Exercise goal:
Reproduce the full listing that appears beneath this instruction exactly.

--------------------------------

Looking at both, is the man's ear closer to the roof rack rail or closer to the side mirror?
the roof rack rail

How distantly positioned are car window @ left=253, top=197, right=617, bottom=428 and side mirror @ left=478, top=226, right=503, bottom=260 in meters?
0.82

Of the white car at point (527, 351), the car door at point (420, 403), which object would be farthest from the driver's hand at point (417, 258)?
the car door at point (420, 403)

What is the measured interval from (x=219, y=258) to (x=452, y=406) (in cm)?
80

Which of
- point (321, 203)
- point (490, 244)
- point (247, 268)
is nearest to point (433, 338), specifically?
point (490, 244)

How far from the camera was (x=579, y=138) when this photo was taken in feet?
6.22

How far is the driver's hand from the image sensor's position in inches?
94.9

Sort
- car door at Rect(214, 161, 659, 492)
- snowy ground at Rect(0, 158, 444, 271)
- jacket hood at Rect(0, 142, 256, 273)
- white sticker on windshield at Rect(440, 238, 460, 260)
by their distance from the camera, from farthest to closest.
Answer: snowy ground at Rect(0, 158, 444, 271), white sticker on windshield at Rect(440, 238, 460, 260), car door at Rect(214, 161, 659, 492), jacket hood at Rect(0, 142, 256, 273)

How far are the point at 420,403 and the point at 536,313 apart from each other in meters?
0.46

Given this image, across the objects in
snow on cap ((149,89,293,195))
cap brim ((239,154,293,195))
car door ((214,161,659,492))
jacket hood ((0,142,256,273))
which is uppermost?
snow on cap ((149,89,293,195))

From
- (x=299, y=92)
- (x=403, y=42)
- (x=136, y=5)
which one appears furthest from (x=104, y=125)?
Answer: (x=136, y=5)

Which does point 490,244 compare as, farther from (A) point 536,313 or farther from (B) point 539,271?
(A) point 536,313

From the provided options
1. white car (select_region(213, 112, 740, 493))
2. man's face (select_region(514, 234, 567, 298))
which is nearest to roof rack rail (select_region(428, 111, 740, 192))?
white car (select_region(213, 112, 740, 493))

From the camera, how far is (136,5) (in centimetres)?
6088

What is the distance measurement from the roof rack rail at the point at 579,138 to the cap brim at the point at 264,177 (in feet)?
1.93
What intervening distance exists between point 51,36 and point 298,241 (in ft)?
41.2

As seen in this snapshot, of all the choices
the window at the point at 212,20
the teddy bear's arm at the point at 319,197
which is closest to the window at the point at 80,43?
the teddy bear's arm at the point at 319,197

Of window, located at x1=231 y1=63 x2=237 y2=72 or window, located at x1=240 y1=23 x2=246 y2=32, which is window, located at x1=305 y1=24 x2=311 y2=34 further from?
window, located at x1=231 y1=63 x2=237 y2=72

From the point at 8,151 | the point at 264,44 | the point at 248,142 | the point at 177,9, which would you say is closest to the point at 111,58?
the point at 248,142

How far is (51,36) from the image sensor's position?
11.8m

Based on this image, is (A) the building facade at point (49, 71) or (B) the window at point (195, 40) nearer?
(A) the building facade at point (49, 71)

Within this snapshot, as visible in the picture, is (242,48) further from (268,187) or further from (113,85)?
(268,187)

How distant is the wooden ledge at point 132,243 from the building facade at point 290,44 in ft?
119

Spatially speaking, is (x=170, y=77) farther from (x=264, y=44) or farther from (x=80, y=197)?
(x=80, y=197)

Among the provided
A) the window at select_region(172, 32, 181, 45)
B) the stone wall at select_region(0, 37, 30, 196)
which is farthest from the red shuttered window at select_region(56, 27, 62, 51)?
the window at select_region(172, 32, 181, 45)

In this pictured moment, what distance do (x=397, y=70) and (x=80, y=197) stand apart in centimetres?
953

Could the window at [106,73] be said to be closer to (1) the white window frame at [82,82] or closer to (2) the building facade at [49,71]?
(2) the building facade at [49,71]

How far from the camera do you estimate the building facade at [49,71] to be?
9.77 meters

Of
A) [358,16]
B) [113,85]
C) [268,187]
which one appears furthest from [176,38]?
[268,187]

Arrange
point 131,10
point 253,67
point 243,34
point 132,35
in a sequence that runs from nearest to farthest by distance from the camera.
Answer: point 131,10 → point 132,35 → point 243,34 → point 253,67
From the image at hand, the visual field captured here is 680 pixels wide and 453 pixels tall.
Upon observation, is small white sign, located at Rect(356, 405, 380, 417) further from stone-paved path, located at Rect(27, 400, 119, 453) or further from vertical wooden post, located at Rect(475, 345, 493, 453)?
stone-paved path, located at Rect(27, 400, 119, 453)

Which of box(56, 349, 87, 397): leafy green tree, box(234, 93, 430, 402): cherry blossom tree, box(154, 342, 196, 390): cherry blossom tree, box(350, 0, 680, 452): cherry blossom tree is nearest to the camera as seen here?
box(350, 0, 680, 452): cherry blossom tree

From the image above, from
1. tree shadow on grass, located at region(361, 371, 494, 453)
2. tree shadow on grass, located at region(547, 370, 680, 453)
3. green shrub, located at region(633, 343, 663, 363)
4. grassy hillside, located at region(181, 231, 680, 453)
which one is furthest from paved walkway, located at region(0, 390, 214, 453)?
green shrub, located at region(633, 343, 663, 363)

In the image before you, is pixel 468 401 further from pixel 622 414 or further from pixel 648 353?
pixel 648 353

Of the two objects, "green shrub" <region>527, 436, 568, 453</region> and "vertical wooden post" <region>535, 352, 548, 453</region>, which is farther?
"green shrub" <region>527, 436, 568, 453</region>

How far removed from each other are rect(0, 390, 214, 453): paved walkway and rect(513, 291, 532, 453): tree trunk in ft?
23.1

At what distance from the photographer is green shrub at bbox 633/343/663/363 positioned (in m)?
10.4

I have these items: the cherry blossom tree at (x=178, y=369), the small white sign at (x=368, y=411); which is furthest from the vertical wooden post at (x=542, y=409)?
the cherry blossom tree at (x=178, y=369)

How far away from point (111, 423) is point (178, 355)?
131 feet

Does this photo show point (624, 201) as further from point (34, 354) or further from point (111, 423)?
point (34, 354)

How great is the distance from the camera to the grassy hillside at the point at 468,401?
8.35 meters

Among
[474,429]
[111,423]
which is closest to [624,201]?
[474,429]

--------------------------------

Final answer:
Looking at both, is the man's ear closer to the roof rack rail or closer to the side mirror?
the roof rack rail

How distantly positioned are car window @ left=253, top=197, right=617, bottom=428 and side mirror @ left=478, top=226, right=503, bottom=260 in meters?
0.82

Of the white car at point (527, 351), the car door at point (420, 403), which object would be farthest from the driver's hand at point (417, 258)?
the car door at point (420, 403)

What is the measured interval from (x=219, y=258) to (x=452, y=406) (in cm)?
80

Which of
- point (321, 203)
- point (490, 244)
- point (247, 268)
is nearest to point (433, 338), specifically?
point (490, 244)

How far from the camera was (x=579, y=138) when this photo was taken in feet?
6.22

How far is the driver's hand from the image sensor's position in inches?
94.9

Sort
- car door at Rect(214, 161, 659, 492)
- snowy ground at Rect(0, 158, 444, 271)
- jacket hood at Rect(0, 142, 256, 273)
- white sticker on windshield at Rect(440, 238, 460, 260)
by their distance from the camera, from farthest to closest.
Answer: snowy ground at Rect(0, 158, 444, 271), white sticker on windshield at Rect(440, 238, 460, 260), car door at Rect(214, 161, 659, 492), jacket hood at Rect(0, 142, 256, 273)

How far are the point at 420,403 and the point at 536,313 apart from each other in meters?
0.46

Given this image, across the objects in
snow on cap ((149,89,293,195))
cap brim ((239,154,293,195))
car door ((214,161,659,492))
jacket hood ((0,142,256,273))
which is uppermost?
snow on cap ((149,89,293,195))

From
- (x=299, y=92)
- (x=403, y=42)
- (x=136, y=5)
which one appears furthest from (x=104, y=125)?
Answer: (x=136, y=5)

Which does point 490,244 compare as, farther from (A) point 536,313 or farther from (B) point 539,271?
(A) point 536,313

From the provided options
1. white car (select_region(213, 112, 740, 493))
2. man's face (select_region(514, 234, 567, 298))
which is nearest to roof rack rail (select_region(428, 111, 740, 192))?
white car (select_region(213, 112, 740, 493))

From the camera, how far is (136,5) (in centimetres)?
6088

What is the distance measurement from the roof rack rail at the point at 579,138 to the cap brim at the point at 264,177 (in feet)?
1.93
What intervening distance exists between point 51,36 and point 298,241 (in ft)?
41.2

As seen in this snapshot, of all the choices
the window at the point at 212,20
the teddy bear's arm at the point at 319,197
which is closest to the window at the point at 80,43?
the teddy bear's arm at the point at 319,197

Of window, located at x1=231 y1=63 x2=237 y2=72 or window, located at x1=240 y1=23 x2=246 y2=32, which is window, located at x1=305 y1=24 x2=311 y2=34 further from?
window, located at x1=231 y1=63 x2=237 y2=72

From the point at 8,151 | the point at 264,44 | the point at 248,142 | the point at 177,9, which would you say is closest to the point at 111,58?
the point at 248,142

How far is (51,36) from the image sensor's position?
11.8m

Based on this image, is (A) the building facade at point (49, 71) or (B) the window at point (195, 40) nearer?
(A) the building facade at point (49, 71)

Within this snapshot, as visible in the picture, is (242,48) further from (268,187) or further from (113,85)?
(268,187)

How distant is the wooden ledge at point 132,243 from the building facade at point 290,44 in ft?
119

Spatially speaking, is (x=170, y=77) farther from (x=264, y=44) or farther from (x=80, y=197)?
(x=80, y=197)

Among the provided
A) the window at select_region(172, 32, 181, 45)
B) the stone wall at select_region(0, 37, 30, 196)
which is farthest from the red shuttered window at select_region(56, 27, 62, 51)?
the window at select_region(172, 32, 181, 45)

In this pictured moment, what distance do (x=397, y=70) and (x=80, y=197) stand apart in centimetres?
953

Could the window at [106,73] be said to be closer to (1) the white window frame at [82,82] or closer to (2) the building facade at [49,71]?
(2) the building facade at [49,71]

How far from the camera do you estimate the building facade at [49,71] to be?
9.77 meters

Of
A) [358,16]
B) [113,85]
C) [268,187]
which one appears furthest from [176,38]?
[268,187]

Arrange
point 131,10
point 253,67
point 243,34
point 132,35
in a sequence that runs from nearest to farthest by distance from the camera.
Answer: point 131,10 → point 132,35 → point 243,34 → point 253,67
From the image at hand, the visual field captured here is 680 pixels wide and 453 pixels tall.
Upon observation, is small white sign, located at Rect(356, 405, 380, 417) further from stone-paved path, located at Rect(27, 400, 119, 453) or further from vertical wooden post, located at Rect(475, 345, 493, 453)?
stone-paved path, located at Rect(27, 400, 119, 453)

Which of box(56, 349, 87, 397): leafy green tree, box(234, 93, 430, 402): cherry blossom tree, box(154, 342, 196, 390): cherry blossom tree, box(350, 0, 680, 452): cherry blossom tree is nearest to the camera as seen here?
box(350, 0, 680, 452): cherry blossom tree

From the image above, from
1. tree shadow on grass, located at region(361, 371, 494, 453)
2. tree shadow on grass, located at region(547, 370, 680, 453)
3. green shrub, located at region(633, 343, 663, 363)
4. grassy hillside, located at region(181, 231, 680, 453)
which one is furthest from paved walkway, located at region(0, 390, 214, 453)?
green shrub, located at region(633, 343, 663, 363)

In the image before you, is pixel 468 401 further from pixel 622 414 or further from pixel 648 353?
pixel 648 353

Of the two objects, "green shrub" <region>527, 436, 568, 453</region> and "vertical wooden post" <region>535, 352, 548, 453</region>, which is farther?
"green shrub" <region>527, 436, 568, 453</region>

How far removed from each other are rect(0, 390, 214, 453): paved walkway and rect(513, 291, 532, 453): tree trunk in ft?
23.1

At what distance from the photographer is green shrub at bbox 633/343/663/363 positioned (in m)?
10.4

I have these items: the cherry blossom tree at (x=178, y=369), the small white sign at (x=368, y=411); which is furthest from the vertical wooden post at (x=542, y=409)?
the cherry blossom tree at (x=178, y=369)

How far away from point (111, 423) is point (178, 355)?
131 feet

Does this photo show point (624, 201) as further from point (34, 354) or further from point (111, 423)?
point (34, 354)

How great is the distance from the camera to the grassy hillside at the point at 468,401?
8.35 meters

Among
[474,429]
[111,423]
which is closest to [624,201]?
[474,429]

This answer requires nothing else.